Objective: Copy out the listing from the line containing "In terms of distance, how far is" through the end of the listing, putting "lens" wherever "camera" occurs and changing nothing else.

Spatial relationship listing:
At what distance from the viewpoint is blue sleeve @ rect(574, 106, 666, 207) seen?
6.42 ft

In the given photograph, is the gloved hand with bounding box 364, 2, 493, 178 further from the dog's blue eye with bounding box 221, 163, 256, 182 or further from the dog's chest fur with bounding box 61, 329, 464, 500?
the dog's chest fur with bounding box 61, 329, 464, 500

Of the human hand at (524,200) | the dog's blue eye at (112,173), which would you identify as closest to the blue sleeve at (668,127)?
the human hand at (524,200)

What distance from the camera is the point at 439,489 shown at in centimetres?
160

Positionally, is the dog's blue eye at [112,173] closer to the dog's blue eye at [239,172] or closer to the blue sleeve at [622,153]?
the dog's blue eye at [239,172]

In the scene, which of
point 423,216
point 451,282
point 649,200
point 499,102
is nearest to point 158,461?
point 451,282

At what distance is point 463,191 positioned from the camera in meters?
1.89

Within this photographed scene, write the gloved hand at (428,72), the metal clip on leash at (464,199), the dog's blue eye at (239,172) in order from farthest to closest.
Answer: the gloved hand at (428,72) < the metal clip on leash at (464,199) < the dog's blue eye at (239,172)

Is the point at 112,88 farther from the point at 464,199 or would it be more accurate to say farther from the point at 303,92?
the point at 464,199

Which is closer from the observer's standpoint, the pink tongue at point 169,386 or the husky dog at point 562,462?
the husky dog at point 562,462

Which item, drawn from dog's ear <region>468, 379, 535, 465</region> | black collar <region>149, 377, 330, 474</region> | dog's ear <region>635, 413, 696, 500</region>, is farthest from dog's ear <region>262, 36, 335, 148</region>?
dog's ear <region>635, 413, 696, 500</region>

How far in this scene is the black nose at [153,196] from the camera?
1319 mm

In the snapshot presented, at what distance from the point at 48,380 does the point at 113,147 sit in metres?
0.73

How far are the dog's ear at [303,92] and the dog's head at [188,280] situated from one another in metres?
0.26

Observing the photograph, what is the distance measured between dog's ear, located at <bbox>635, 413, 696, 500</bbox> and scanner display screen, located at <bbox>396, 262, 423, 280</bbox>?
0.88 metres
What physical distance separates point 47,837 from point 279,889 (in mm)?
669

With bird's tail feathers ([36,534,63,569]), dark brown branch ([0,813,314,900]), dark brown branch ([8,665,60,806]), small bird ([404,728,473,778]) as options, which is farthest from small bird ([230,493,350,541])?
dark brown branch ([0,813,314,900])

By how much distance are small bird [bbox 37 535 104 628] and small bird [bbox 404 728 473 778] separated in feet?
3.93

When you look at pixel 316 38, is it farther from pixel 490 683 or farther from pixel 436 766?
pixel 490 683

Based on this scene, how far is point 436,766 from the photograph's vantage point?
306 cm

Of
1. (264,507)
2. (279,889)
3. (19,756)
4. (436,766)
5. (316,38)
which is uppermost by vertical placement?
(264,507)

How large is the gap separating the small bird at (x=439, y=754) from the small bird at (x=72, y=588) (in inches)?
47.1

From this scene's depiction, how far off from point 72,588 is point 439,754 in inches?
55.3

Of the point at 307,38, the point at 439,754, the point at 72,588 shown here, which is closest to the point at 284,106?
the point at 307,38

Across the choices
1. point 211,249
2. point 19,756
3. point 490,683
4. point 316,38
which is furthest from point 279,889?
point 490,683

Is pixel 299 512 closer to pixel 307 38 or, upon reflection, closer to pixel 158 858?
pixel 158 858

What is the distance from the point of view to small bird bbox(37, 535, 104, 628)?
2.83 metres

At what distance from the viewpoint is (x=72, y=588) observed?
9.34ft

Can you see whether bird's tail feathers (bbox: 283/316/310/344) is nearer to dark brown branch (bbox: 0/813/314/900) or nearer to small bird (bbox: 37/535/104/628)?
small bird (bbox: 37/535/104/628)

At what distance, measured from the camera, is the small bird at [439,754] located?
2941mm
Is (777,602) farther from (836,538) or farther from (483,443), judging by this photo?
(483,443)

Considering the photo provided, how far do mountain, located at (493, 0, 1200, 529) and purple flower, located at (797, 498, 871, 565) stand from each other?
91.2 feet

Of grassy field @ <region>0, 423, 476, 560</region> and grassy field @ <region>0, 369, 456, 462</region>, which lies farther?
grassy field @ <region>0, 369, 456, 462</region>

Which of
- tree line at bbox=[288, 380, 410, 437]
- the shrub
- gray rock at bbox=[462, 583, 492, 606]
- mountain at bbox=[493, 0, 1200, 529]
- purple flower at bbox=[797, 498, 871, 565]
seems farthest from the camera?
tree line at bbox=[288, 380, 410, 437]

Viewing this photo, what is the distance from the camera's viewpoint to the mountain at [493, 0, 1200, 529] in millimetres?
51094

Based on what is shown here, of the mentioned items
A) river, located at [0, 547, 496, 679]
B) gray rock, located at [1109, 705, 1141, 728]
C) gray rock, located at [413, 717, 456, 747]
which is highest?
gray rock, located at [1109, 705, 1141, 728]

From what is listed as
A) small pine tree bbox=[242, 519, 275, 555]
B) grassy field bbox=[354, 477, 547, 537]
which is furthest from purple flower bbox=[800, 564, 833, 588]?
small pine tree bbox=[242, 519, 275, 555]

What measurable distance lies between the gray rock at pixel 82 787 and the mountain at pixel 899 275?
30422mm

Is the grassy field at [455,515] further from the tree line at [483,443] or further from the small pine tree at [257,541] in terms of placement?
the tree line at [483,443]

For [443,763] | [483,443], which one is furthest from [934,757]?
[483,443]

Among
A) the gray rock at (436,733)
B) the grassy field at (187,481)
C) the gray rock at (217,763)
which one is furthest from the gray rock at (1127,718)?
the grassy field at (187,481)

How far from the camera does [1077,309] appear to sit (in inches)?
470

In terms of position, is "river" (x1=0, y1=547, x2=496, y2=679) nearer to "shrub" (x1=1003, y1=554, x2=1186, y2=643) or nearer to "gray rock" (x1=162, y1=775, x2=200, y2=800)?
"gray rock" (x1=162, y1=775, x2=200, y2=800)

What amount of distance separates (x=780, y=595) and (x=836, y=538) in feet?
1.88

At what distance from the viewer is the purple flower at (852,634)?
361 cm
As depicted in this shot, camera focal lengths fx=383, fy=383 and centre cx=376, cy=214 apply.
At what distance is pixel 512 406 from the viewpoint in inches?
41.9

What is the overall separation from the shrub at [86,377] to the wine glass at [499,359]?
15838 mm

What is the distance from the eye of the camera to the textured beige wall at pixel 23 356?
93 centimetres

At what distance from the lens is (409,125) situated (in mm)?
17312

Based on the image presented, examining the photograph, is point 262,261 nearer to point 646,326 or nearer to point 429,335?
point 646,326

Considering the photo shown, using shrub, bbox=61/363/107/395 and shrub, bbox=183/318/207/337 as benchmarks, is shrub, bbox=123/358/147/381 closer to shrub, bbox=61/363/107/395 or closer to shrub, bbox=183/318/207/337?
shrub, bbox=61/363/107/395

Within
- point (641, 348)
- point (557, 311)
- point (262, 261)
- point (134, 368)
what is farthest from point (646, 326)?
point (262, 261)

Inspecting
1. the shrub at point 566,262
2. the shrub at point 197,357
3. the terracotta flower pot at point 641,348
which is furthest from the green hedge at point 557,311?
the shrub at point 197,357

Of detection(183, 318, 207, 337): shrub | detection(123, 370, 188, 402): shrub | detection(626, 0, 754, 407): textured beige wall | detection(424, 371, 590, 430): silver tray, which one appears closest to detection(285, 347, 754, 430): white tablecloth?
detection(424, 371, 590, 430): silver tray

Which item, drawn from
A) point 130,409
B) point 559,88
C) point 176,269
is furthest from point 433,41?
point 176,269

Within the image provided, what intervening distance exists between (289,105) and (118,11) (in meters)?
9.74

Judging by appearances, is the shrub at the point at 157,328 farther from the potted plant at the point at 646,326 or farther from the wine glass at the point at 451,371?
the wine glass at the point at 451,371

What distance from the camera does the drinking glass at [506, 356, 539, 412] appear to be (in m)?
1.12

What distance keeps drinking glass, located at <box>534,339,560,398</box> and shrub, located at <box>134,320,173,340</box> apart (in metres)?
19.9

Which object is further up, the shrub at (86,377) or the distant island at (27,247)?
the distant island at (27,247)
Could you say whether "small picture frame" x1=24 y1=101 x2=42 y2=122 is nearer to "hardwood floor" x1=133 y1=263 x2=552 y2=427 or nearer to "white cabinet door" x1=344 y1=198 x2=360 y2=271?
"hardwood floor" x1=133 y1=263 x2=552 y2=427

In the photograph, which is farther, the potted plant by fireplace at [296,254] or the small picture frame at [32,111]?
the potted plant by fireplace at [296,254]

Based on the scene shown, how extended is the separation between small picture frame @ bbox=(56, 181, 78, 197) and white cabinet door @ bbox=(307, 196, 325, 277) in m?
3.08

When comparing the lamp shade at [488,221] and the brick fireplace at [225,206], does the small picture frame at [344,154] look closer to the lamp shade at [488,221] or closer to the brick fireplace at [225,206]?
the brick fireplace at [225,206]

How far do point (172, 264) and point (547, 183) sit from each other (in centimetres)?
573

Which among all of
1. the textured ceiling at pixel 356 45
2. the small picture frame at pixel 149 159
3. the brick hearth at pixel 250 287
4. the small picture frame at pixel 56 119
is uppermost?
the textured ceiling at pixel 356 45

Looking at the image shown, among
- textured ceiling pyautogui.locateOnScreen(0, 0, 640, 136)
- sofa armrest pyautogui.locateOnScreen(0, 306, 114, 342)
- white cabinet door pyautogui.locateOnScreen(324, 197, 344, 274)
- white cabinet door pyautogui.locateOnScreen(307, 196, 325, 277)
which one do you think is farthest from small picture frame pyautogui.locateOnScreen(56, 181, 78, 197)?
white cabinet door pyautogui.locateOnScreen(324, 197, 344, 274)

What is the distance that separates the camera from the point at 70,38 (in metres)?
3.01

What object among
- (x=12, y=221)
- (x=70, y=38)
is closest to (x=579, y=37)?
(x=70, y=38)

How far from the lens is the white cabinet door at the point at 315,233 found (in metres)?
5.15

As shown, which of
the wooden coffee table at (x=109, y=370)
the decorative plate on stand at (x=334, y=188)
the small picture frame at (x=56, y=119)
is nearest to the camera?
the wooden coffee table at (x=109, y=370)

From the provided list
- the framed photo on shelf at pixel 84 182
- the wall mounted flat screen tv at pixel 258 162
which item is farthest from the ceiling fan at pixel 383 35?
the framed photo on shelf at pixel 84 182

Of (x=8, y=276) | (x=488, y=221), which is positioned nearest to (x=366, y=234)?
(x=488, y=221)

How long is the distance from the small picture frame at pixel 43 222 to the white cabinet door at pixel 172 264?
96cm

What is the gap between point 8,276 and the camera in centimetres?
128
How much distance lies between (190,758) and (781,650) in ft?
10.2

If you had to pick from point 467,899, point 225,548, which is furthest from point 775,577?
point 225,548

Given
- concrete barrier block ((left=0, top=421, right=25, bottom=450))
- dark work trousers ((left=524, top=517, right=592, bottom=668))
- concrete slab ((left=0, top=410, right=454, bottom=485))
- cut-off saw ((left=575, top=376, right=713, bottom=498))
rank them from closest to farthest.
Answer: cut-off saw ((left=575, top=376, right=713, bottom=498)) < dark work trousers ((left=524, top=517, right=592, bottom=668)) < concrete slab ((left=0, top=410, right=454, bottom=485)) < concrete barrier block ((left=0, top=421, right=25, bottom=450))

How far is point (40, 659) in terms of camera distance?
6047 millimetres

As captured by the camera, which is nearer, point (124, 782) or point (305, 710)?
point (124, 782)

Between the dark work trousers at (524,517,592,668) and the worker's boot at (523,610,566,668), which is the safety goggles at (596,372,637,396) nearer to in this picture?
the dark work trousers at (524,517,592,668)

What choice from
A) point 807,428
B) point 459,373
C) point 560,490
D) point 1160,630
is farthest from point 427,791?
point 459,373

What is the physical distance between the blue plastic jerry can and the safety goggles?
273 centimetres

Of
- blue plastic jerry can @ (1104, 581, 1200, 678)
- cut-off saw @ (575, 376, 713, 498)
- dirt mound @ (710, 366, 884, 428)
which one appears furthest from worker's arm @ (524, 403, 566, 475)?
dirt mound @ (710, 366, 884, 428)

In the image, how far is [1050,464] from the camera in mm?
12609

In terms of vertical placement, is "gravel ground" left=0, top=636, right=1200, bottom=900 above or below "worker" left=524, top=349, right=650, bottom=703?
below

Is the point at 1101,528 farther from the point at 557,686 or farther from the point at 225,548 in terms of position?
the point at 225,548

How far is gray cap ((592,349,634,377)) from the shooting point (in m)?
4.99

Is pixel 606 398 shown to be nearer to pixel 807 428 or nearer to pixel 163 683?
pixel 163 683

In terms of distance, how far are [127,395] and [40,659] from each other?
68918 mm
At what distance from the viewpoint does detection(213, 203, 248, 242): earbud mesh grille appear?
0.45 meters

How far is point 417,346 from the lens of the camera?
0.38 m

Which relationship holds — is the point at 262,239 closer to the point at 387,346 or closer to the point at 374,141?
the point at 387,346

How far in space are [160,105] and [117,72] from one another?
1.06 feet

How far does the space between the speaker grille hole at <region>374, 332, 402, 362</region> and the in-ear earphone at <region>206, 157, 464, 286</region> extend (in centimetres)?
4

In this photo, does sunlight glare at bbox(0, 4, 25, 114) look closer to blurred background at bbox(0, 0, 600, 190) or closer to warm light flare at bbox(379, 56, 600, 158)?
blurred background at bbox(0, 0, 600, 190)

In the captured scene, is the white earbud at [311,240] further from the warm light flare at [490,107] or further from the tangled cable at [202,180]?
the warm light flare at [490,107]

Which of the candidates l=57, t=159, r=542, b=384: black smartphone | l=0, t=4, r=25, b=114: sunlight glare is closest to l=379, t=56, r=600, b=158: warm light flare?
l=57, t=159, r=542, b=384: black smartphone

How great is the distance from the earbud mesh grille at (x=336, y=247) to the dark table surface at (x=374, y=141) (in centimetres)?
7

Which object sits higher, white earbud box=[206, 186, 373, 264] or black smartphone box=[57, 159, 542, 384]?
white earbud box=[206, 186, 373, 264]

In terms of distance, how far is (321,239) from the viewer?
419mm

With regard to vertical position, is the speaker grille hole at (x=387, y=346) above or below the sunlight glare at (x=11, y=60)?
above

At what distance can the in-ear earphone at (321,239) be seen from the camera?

Answer in full:
In terms of distance, how far is (321,239) from the viewer?
419mm

With regard to vertical position, is the speaker grille hole at (x=387, y=346) above or below the sunlight glare at (x=11, y=60)?
above

At what distance can the in-ear earphone at (321,239) be seen from the lens?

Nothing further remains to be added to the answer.